- [Set problem] Extract every line from the one containing "What is higher", inclusive, down to the end of the material, reproducing each line verbatim.

(Excerpts of spatial question data)
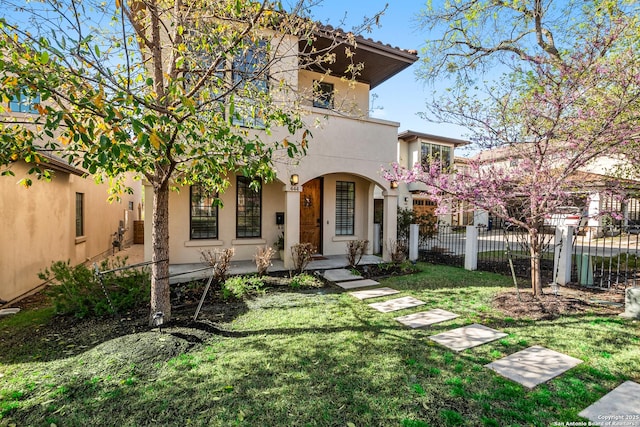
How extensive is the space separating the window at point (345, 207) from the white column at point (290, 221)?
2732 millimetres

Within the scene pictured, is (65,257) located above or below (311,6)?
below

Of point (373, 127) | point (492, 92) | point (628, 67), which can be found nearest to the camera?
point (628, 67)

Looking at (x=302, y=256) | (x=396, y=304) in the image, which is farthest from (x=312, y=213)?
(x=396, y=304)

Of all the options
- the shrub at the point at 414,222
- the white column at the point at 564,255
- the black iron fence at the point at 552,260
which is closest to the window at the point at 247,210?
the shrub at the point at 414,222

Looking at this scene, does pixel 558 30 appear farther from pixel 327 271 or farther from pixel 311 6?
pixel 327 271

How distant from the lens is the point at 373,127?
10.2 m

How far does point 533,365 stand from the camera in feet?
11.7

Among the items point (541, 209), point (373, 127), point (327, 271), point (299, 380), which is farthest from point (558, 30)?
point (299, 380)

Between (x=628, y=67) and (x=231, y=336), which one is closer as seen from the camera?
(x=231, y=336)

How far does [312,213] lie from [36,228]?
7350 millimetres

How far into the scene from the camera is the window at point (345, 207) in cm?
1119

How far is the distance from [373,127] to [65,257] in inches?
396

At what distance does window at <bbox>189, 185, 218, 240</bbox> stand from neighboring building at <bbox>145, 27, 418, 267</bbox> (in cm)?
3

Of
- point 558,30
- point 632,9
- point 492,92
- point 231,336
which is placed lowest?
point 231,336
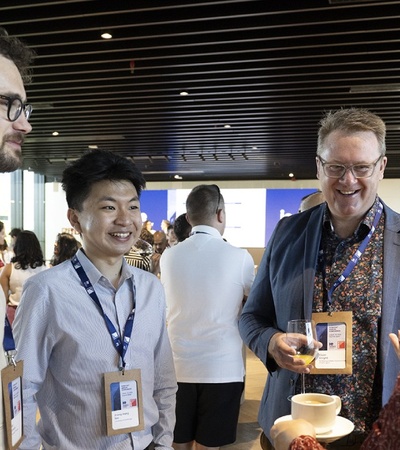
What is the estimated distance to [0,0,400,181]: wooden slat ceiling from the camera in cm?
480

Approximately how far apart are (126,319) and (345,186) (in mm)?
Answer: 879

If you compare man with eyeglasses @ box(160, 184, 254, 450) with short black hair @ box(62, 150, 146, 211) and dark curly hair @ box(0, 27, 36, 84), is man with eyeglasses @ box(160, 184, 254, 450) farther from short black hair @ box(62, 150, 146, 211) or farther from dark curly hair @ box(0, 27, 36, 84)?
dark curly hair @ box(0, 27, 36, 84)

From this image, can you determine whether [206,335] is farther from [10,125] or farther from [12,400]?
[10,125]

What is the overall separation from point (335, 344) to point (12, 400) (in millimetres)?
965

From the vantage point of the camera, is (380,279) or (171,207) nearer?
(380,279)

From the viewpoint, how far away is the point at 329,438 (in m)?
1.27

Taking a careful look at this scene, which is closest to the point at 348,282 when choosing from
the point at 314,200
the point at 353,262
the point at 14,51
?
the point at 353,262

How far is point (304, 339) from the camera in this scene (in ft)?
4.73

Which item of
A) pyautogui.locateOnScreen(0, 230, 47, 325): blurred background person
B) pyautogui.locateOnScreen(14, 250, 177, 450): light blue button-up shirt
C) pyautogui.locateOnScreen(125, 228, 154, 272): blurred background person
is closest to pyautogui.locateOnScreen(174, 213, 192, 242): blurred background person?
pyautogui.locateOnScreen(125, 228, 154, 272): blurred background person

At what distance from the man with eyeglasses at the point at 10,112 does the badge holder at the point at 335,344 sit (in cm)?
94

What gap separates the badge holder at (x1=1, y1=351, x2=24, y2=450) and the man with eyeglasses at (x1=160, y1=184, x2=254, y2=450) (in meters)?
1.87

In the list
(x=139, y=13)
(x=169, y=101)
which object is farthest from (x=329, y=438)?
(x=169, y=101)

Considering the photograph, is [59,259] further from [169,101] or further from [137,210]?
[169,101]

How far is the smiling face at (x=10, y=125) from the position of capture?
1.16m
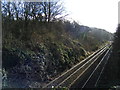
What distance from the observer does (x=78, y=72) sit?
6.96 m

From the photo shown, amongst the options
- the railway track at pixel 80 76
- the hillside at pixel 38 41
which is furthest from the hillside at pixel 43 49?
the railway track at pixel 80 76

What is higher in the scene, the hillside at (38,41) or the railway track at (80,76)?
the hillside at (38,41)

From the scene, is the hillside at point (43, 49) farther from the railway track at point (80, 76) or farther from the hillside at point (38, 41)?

- [Answer to this exercise]
What is higher in the scene, the hillside at (38,41) or the railway track at (80,76)?
the hillside at (38,41)

From the scene, is the hillside at point (43, 49) farther from the railway track at point (80, 76) or farther from the hillside at point (38, 41)?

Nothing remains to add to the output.